Constructing regular expressions can be tricky, especially if you are new to using regular expression syntax. You may be able to achieve your search goals using the simpler REPLACE() function. If the search requirements for your replacement exceeds the capabilities of the REPLACE() function, regular expressions provide almost unlimited flexibility in constructing complex search strings.

If you want to search for matching patterns with a new string using regular expressions, see the REGEXFIND() function.

Function Format

REGEXREPLACE(string, pattern, replacement_string)

string - a string (character field, expression, or literal) containing a pattern that you want to replace.
pattern - the pattern (regular expression) searched for in the specified string. The pattern parameter can contain literal characters, meta-characters, or a combination of the two. Literal characters include all alphanumeric characters, some punctuation characters, and blanks. For a list of meta-characters, see Regular Expressions. The pattern parameter must be enclosed in quotation marks.

Note: The search is case-sensitive, which means that uppercase and lowercase alpha characters must be explicitly specified.

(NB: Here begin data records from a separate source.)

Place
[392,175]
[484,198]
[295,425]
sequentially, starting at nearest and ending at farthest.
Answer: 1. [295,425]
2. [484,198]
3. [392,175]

replacement_string - The replacement string used to replace all values matching the pattern in the specified string. The replacement string can contain literal characters, groups of characters from the original string (using the $int element), or a combination of the two. The replacement_string parameter must be enclosed in quotation marks.

Examples

The REGEXREPLACE( ) function allows you to construct a regular expression to find matching patterns in data, and to replace the matching values with a new string.

REGEXREPLACE(character_field, "\s+", " ")

standardizes spacing in character data by replacing one or more spaces between text characters with a single space.

Note: This could also be achieved using the COMPACT() function.

The search portion of the REGEXREPLACE() function is identical to the REGEXFIND() function. For detailed information about the search capability common to both functions, see Regular Expressions.

Specific to the REGEXREPLACE() function, you can also use the $int element to replace characters with themselves, which allows you to preserve the meaningful parts of data, while standardizing or omitting surrounding or intermixed data. Several examples using telephone numbers and names appear below. To use the $int element you must first create groups by using parentheses in the pattern parameter.

You can avoid sequential character matching, and replace sub-strings regardless of their position in relation to one another, by nesting REGEXREPLACE() functions. For example:

REGEXREPLACE(REGEXREPLACE("123ABC","\d","9"),"[A-Z]","X") = 999XXX

REGEXREPLACE(REGEXREPLACE("1A2B3C","\d","9"),"[A-Z]","X") = 9X9X9X

Each instance of REGEXREPLACE() makes a pass through the target string, starting with the innermost instance.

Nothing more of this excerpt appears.